Data provided:
════

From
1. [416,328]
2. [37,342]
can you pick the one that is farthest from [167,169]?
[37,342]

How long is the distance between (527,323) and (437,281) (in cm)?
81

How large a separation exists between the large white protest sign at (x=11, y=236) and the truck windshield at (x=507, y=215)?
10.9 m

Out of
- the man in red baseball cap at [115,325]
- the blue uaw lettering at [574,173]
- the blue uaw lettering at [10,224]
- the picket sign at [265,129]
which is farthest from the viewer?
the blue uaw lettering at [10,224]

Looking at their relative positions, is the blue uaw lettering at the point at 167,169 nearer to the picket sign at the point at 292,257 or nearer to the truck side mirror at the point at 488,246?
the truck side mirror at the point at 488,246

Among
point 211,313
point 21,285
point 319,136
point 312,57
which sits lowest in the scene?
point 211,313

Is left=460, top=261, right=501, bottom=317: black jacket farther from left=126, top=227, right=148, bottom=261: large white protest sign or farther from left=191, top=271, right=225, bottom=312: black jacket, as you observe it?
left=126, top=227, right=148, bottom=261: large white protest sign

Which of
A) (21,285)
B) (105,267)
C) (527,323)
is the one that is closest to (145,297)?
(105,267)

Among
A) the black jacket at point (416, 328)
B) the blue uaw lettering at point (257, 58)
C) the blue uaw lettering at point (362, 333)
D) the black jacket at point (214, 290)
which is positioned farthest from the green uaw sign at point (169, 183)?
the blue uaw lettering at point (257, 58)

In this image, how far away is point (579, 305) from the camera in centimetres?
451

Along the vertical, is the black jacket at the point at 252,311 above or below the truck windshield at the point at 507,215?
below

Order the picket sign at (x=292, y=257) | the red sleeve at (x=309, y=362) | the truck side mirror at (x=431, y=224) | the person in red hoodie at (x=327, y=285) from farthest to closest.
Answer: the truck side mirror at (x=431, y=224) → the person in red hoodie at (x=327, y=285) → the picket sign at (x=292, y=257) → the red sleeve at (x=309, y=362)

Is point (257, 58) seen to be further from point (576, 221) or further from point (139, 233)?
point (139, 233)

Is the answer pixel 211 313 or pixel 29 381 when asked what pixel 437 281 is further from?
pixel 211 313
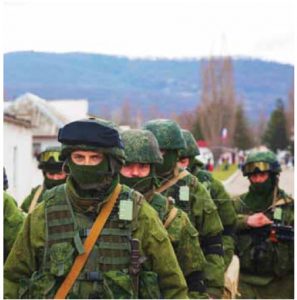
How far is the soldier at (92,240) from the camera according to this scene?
14.8 ft

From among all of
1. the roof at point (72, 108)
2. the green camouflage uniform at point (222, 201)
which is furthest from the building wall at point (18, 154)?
the roof at point (72, 108)

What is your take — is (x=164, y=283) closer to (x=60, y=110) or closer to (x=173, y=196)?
(x=173, y=196)

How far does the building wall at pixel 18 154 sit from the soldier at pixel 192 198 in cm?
1343

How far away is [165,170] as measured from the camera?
691 centimetres

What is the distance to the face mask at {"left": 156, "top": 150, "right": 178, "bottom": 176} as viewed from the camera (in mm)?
6863

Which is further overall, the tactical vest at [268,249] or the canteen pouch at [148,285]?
the tactical vest at [268,249]

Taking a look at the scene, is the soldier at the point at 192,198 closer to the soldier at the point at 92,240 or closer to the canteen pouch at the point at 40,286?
the soldier at the point at 92,240

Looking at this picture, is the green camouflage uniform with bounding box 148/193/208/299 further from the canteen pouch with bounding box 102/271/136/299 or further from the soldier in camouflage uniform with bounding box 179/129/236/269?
the soldier in camouflage uniform with bounding box 179/129/236/269

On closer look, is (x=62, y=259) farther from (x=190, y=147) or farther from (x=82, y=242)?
(x=190, y=147)

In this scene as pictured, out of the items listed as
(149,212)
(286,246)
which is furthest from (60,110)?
(149,212)

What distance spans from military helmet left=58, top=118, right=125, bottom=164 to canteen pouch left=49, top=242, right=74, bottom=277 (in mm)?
510

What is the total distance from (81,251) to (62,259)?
0.38ft

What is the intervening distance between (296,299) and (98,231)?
123 cm

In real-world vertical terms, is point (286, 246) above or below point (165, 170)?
below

════

Objective: Pictures are to be left out; all else in the entries above is to be quoted exactly.

Result:
From
1. [416,328]
2. [37,342]
can you pick the one that is farthest from [167,169]?
[37,342]

How long is the distance between (527,323) and (437,281) (in cm)?
81

How large a separation exists between the large white protest sign at (x=11, y=236) and the truck windshield at (x=507, y=215)?
10.9 m

Out of
- the man in red baseball cap at [115,325]
- the blue uaw lettering at [574,173]
- the blue uaw lettering at [10,224]
- the picket sign at [265,129]
which is farthest from the viewer?
the blue uaw lettering at [10,224]

Looking at their relative positions, is the blue uaw lettering at the point at 167,169 nearer to the picket sign at the point at 292,257 or nearer to the truck side mirror at the point at 488,246?
the truck side mirror at the point at 488,246

Among
point 211,313
point 21,285
point 319,136
point 312,57
which sits lowest in the scene?
point 211,313

Is left=460, top=261, right=501, bottom=317: black jacket farther from left=126, top=227, right=148, bottom=261: large white protest sign or farther from left=191, top=271, right=225, bottom=312: black jacket, as you observe it?
left=126, top=227, right=148, bottom=261: large white protest sign

Which of
A) (21,285)
B) (105,267)
C) (527,323)
is the one that is closest to (145,297)?
(105,267)

Among
A) the black jacket at point (416, 328)
B) the blue uaw lettering at point (257, 58)
C) the blue uaw lettering at point (362, 333)
D) the black jacket at point (214, 290)
which is positioned farthest from the green uaw sign at point (169, 183)?
the blue uaw lettering at point (257, 58)

In this image, how far away is point (579, 305) from the camera in centimetres?
451

Along the vertical, is the black jacket at the point at 252,311 above or below the truck windshield at the point at 507,215?
below

Order the picket sign at (x=292, y=257) | the red sleeve at (x=309, y=362) | the truck side mirror at (x=431, y=224) | the person in red hoodie at (x=327, y=285) from farthest to closest.
Answer: the truck side mirror at (x=431, y=224) → the person in red hoodie at (x=327, y=285) → the picket sign at (x=292, y=257) → the red sleeve at (x=309, y=362)

Is point (257, 58) seen to be further from point (576, 221) or further from point (139, 233)?
point (139, 233)

Is the answer pixel 211 313 or pixel 29 381 when asked what pixel 437 281 is further from?
pixel 211 313
How far is the soldier at (92,240) from the camera according to this scene?
14.8 ft

From among all of
1. the roof at point (72, 108)
2. the green camouflage uniform at point (222, 201)
which is furthest from the building wall at point (18, 154)?
the roof at point (72, 108)

What is your take — is (x=164, y=283) closer to (x=60, y=110) or closer to (x=173, y=196)?
(x=173, y=196)

How far does the building wall at pixel 18 154 sit from the soldier at pixel 192 198 in cm?
1343

How far away is [165,170] as measured from the camera?
691 centimetres

What is the distance to the face mask at {"left": 156, "top": 150, "right": 178, "bottom": 176} as viewed from the camera (in mm)?
6863

Which is further overall, the tactical vest at [268,249] or the canteen pouch at [148,285]?
the tactical vest at [268,249]

Taking a look at the scene, is the soldier at the point at 192,198 closer to the soldier at the point at 92,240 or closer to the canteen pouch at the point at 40,286?
the soldier at the point at 92,240

Looking at this picture, is the green camouflage uniform with bounding box 148/193/208/299 further from the canteen pouch with bounding box 102/271/136/299 or further from the soldier in camouflage uniform with bounding box 179/129/236/269?
the soldier in camouflage uniform with bounding box 179/129/236/269

On closer look, is (x=62, y=259) farther from (x=190, y=147) or farther from (x=82, y=242)?
(x=190, y=147)

In this scene as pictured, out of the items listed as
(149,212)
(286,246)
which is furthest from (60,110)?
(149,212)

What distance spans from military helmet left=58, top=118, right=125, bottom=164 to canteen pouch left=49, top=242, right=74, bottom=277 (in mm)?
510

What is the total distance from (81,251) to (62,259)?
0.38ft

What is the intervening distance between (296,299) and (98,231)?
123 cm

In real-world vertical terms, is point (286, 246) above or below point (165, 170)?
below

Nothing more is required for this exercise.